Passage shown:
Last week, the president of Young Brothers, Glenn Hong, abruptly withdrew his nomination a day before he was supposed to attend his first meeting, saying he wasn’t qualified.
Ted Yamamura, a Maui real estate appraiser, was quickly announced as his replacement. But he’s sparked another round of outrage among environmentalists and native Hawaiian groups who had raised concerns about Hong’s appointment.
On Wednesday, the governor’s office made public his pick for the last opening on the board, Jonathan Starr, a former chair of the Maui County Democratic Party who gave $6,000 to Abercrombie’s 2010 governor’s campaign.
Starr has applied to serve on the commission 11 times. He told Civil Beat in December that he believes his four-year term as a member of the Maui Board of Water Supply and five years on the Maui Planning Commission make him qualified for the position.
Maui has become the center of fights over water issues — specifically, how much water can be diverted from streams for use by private companies that have been involved in large-scale agricultural operations. Groups, including Earthjustice, the Office of Hawaiian Affairs and the Native Hawaiian Legal Corp., have contested two rulings by the water commission, which are both tied up in court. One of them — The Na Wai Eha case — is before the Supreme Court.
Asked about criticism of the appointees, the governor’s spokeswoman Donalyn Dela Cruz said by email: “The Water Commission is tasked with interviewing applicants and making their recommendations to the Governor. The Governor made his selection from that list.”

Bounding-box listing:

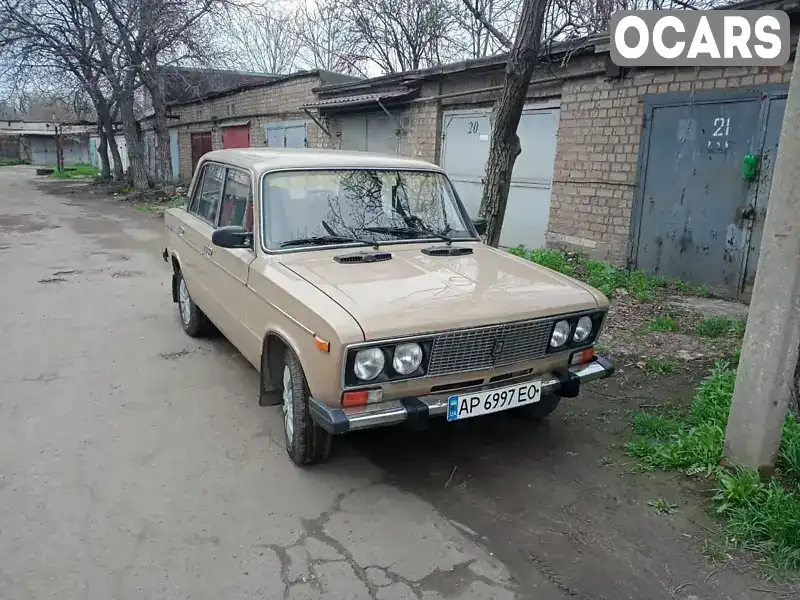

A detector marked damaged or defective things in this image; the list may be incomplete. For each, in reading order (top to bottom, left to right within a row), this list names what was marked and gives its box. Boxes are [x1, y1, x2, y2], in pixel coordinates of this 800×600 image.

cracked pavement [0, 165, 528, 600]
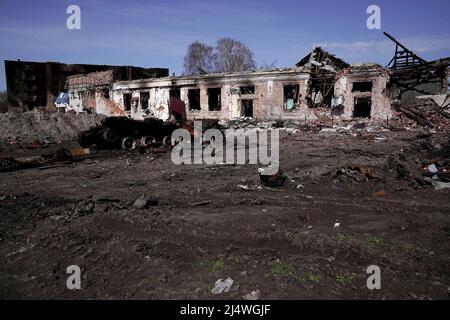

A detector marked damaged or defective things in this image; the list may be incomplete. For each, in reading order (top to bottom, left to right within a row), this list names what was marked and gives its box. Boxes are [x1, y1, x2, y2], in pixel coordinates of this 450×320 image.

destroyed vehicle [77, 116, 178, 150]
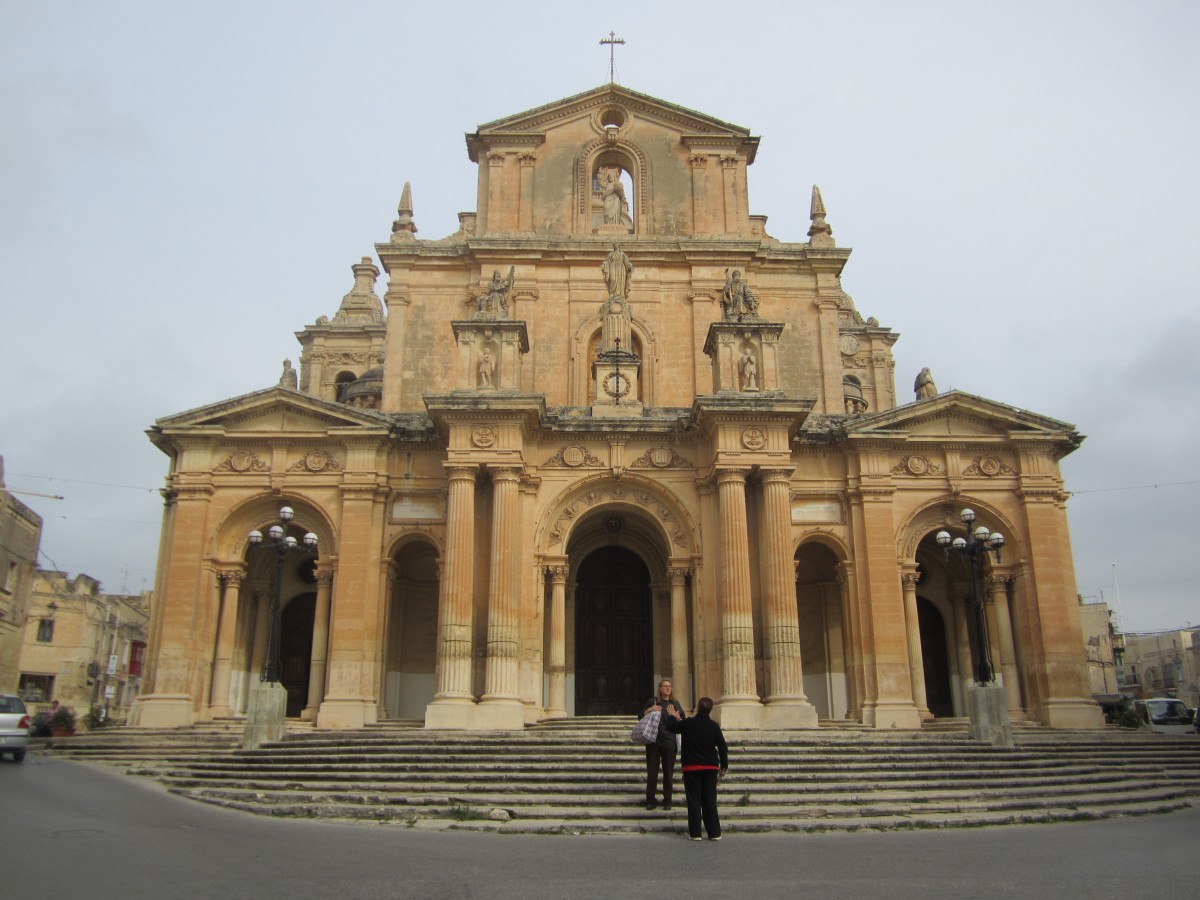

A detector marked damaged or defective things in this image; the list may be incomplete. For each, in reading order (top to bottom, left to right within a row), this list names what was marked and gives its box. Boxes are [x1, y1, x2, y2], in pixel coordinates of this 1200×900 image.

Your tasks:
1 > Print the passage about the water commission appointments word for word.
2 > In the listing, from the line with "this 450×320 image." to the line with "destroyed vehicle [77, 116, 178, 150]", change "detector" to "scanner" and give back only those lines, otherwise unchanged.

The results:
1 >
Last week, the president of Young Brothers, Glenn Hong, abruptly withdrew his nomination a day before he was supposed to attend his first meeting, saying he wasn’t qualified.
Ted Yamamura, a Maui real estate appraiser, was quickly announced as his replacement. But he’s sparked another round of outrage among environmentalists and native Hawaiian groups who had raised concerns about Hong’s appointment.
On Wednesday, the governor’s office made public his pick for the last opening on the board, Jonathan Starr, a former chair of the Maui County Democratic Party who gave $6,000 to Abercrombie’s 2010 governor’s campaign.
Starr has applied to serve on the commission 11 times. He told Civil Beat in December that he believes his four-year term as a member of the Maui Board of Water Supply and five years on the Maui Planning Commission make him qualified for the position.
Maui has become the center of fights over water issues — specifically, how much water can be diverted from streams for use by private companies that have been involved in large-scale agricultural operations. Groups, including Earthjustice, the Office of Hawaiian Affairs and the Native Hawaiian Legal Corp., have contested two rulings by the water commission, which are both tied up in court. One of them — The Na Wai Eha case — is before the Supreme Court.
Asked about criticism of the appointees, the governor’s spokeswoman Donalyn Dela Cruz said by email: “The Water Commission is tasked with interviewing applicants and making their recommendations to the Governor. The Governor made his selection from that list.”

2 >
A scanner marked damaged or defective things in this image; the list may be incomplete. For each, in reading order (top to bottom, left to right within a row), this list names what was marked and gives its box. Boxes are [x1, y1, x2, y2], in pixel coordinates of this 450×320 image.

destroyed vehicle [77, 116, 178, 150]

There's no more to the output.